Chez Free, on s'amuse de toutes ces précautions. Et on balaie d'un revers de main les rumeurs -- la carte SIM offerte aux 4,5 millions d'abonnés ADSL ou un premier forfait à 5,99 euros. «Il y a quatre personnes dans la confidence» , insiste Xavier Niel. Dans l'équipe de Free Mobile -- 150 personnes --, aucun des managers n'a la vision du jeu de construction qui sera révélé sous peu. La cible, elle, tient sur une feuille A4 couvée du regard par le PDG : sur les 63,4 millions de Français qui utilisent un mobile, 25,4 millions étaient libres de tout engagement en juin…

Et Free maintient qu’il a de quoi casser les prix avec sa structure légère et ses équipes motivées. La baisse du prix de gros de la minute lui donne même des ailes : il a diminué de 92% en dix ans et sera divisé par deux (à 0,8 centime d’euro) en 2013. A l’affût du moindre avantage, Free a demandé un coup de pouce au régulateur, en plaidant son statut de nouvel entrant.

Des réserves de cash suffisantes ?

En septembre, Free a cassé sa tirelire et raflé au prix de 271 millions d’euros l’un des meilleurs lots pour le futur réseau 4G (mobile à très haut débit). Début décembre, une seconde fournée d’enchères portant sur des fréquences dites en or, plus coûteuses encore, sera lancée. Mais Free n’a pas décidé s’il se mettait sur les rangs. Il ne croule pourtant pas sous les fréquences -- il en a trois fois moins qu’Orange ou SFR. Au point que certains persiflent qu’il en manquera un jour, compte tenu de ses ambitions.
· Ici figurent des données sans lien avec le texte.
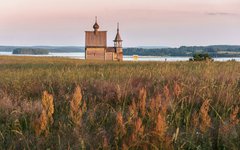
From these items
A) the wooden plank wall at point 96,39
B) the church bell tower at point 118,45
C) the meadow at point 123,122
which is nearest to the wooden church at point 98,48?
the wooden plank wall at point 96,39

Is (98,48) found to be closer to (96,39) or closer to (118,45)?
(96,39)

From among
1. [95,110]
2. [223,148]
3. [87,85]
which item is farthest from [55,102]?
[223,148]

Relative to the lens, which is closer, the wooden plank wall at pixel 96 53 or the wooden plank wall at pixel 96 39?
the wooden plank wall at pixel 96 53

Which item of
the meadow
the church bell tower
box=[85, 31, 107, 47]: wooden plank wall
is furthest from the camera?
the church bell tower

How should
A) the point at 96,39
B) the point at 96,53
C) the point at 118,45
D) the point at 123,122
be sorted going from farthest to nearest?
1. the point at 118,45
2. the point at 96,39
3. the point at 96,53
4. the point at 123,122

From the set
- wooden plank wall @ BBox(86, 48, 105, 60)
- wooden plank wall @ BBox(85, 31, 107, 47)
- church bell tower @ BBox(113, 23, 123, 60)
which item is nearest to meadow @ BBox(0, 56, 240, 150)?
wooden plank wall @ BBox(86, 48, 105, 60)

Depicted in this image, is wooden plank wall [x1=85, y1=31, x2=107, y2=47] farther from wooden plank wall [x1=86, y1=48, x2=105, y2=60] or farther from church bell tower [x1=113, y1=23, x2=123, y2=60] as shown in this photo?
church bell tower [x1=113, y1=23, x2=123, y2=60]

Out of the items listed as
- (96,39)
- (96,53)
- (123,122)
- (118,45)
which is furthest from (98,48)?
(123,122)

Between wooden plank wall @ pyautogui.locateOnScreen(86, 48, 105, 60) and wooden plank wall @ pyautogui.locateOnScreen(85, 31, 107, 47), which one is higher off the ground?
wooden plank wall @ pyautogui.locateOnScreen(85, 31, 107, 47)

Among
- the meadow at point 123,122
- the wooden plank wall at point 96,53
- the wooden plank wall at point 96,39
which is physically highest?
the wooden plank wall at point 96,39

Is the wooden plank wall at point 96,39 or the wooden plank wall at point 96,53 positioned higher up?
the wooden plank wall at point 96,39

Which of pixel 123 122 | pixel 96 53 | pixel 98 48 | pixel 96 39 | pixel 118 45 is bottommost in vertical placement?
pixel 96 53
Et voilà que le trublion freine à présent dans la fibre. Il vient de rendre leur liberté à plusieurs centaines de milliers de copropriétaires qu'il était allé démarcher pour fibrer leur immeuble. Est-ce un signe des limites financières d'Iliad, la maison mère de Free, alors qu'il vient de lever sur les marchés 500 millions d'euros ? Stéphane Dubreuil, du cabinet Sia Conseil, pondère : «Il est l'opérateur le moins endetté d'Europe. Et sa marge (40%) est la plus grosse du secteur.» On peut y voir aussi la patte d'un patron un peu rapiat. «On a rendu des immeubles, mais l'objectif est le même [4 millions de logements raccordés fin 2012, ndlr].» Free louera la fibre tirée dans les cages d'escaliers par d'autres, après avoir fait ses calculs. De même, l'opérateur se défend d'être à court de fréquences : «S'il y a pénurie de fréquences pour un acteur et qu'un autre visiblement en a trop, le régulateur a la capacité d'intervenir» , rappelle-t-on, même si la disposition n'a encore jamais été utilisée.
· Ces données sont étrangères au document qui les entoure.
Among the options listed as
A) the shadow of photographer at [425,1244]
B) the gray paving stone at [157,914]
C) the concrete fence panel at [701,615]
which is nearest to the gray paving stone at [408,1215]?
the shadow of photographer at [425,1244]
Chez Free, on se rengorge aussi de ne pas verser de dividendes. Ou si peu : 20 millions d'euros l'an dernier, soit un rendement inférieur à 0,5% du capital, «contre 70 à 100% chez nos concurrents !» rappelle Maxime Lombardini, directeur général. Tout est investi : «On fait de la croissance.» Seul geste pour motiver ses troupes, Iliad a distribué 300 euros de prime à ses salariés gagnant jusqu'à 36 000 euros, et 140 euros au-delà. Pas vraiment le jackpot, mais le gouvernement qui a donné le feu vert au quatrième opérateur mobile, appréciera.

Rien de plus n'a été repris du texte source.